November 26 plus Home Sweet Home!

Hooray our wee garden survived our long absence in spite of our cobbled-together irrigation system and masses of snails - and no TLC!  What we came home to was actually a bit of a jungle. 






We gathered as many of these hungry little gastropods as we could find and in the garbage they went. Some tried to escape up the wall - I hate killing them but ..... maybe I should find out how to prepare them for a tasty entree! 


We’re actually still finding a few carrots hiding in the garden. . 

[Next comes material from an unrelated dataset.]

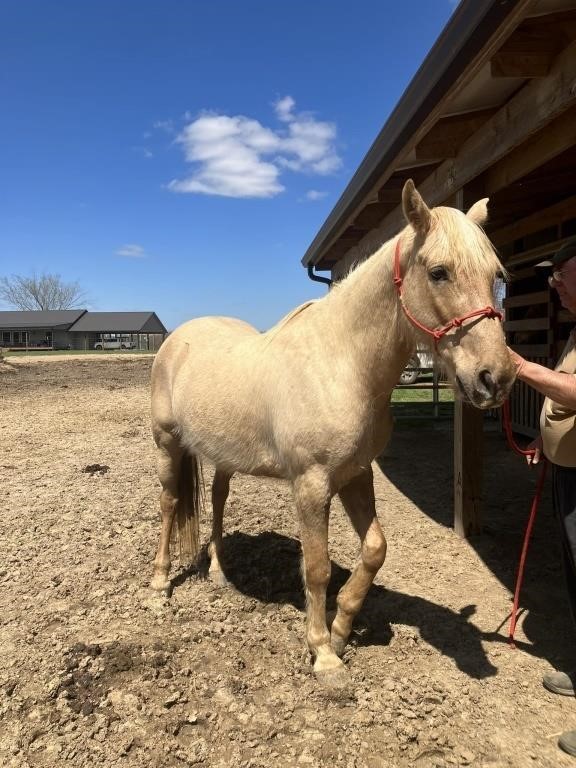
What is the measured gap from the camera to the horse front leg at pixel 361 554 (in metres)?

After clearing away dead stuff plus bags of errant passionfruit trailers which had grown out of the root stock and were clinging lovingly to almost everything, under all that tangle, low and behold we found some welcome-home pressies. Pretty sweet peas (Lindsay’s favourites and which have put in quite a burst of growth since we’ve been home), bunches of carrots, armfuls of silver beet (in spite of the snails!), masses of herbs - AND a few passionfruit plus more to come judging by the presence of a few flowers. The gorgeous pale green orbs had to be hauled back over the ‘fence’ because they were dangling over the footpath 5 floors below.  Wow!! Clever garden.

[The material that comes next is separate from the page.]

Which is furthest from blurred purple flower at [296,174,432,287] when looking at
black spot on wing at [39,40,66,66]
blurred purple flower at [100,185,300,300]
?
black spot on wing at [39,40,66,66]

In the side garden, it was rather a mess, fragrant and pretty, but still a mess because the trellis, with its luxuriant perfumed Chinese star jasmin attached, had become detached from the wall (the glass wall of the terrace). We were chuffed however to find some broad beans (enough for a meal and the rest only good for seed stock) and a couple of dozen baby figs (now there are 5-6 dozen)! Under the thick blanket of Chinese jasmin and trellis, I found both the native Billardiera scandens (apple-berry), a passionfruit vine (which I had rescued from the community garden) trying valiantly to wave long trailers of pretty leaves and tendrils, and our one and only precious Helleborus (winter rose) still hanging in there.  We have installed a new trellis since and the vines are all firmly fixed back in place and are looking OK. 




It’s a tiny garden by almost all standards but after storms, winds and sizzling days we were tickled pink to find it so ‘healthy’ and edible.  We've planted a few veggies but we will be on the road again in less than 4 months (fingers crossed) so have restricted our planting to flowering plants for the bees and other insects and those veggies we can harvest before we go. Now it's time for some serious training in readiness for our next adventure!

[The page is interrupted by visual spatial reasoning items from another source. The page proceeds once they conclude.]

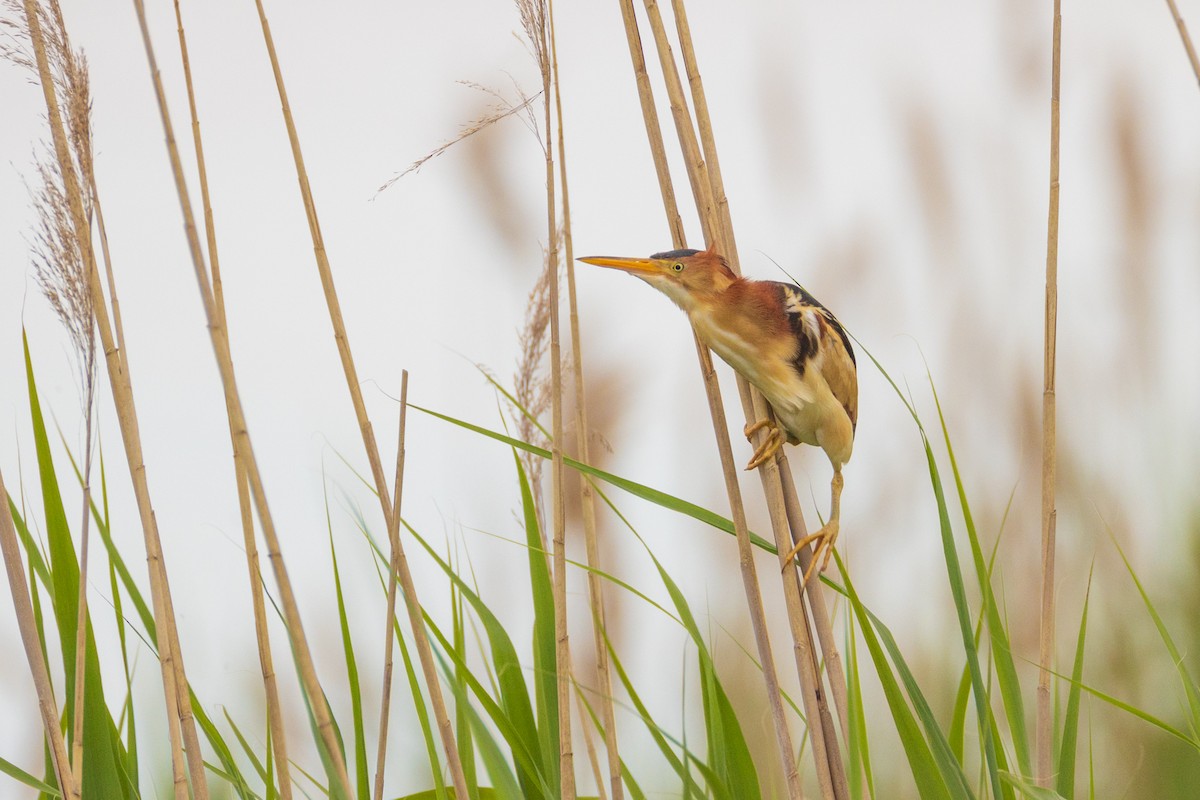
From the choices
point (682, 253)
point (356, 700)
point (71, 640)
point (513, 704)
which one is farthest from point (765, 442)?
point (71, 640)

While on the road I managed to get in some knitting and crocheting for KOGO and I am still going strong finishing a vivid jellybean-themed afghan rug for the bed in the caravan (12 or so more squares to go and then the ghastly task of hooking them all together - not looking forward to that but ....). And of course I’ll be packing kilos of yarn when we head off in April for another Australian Odyssey.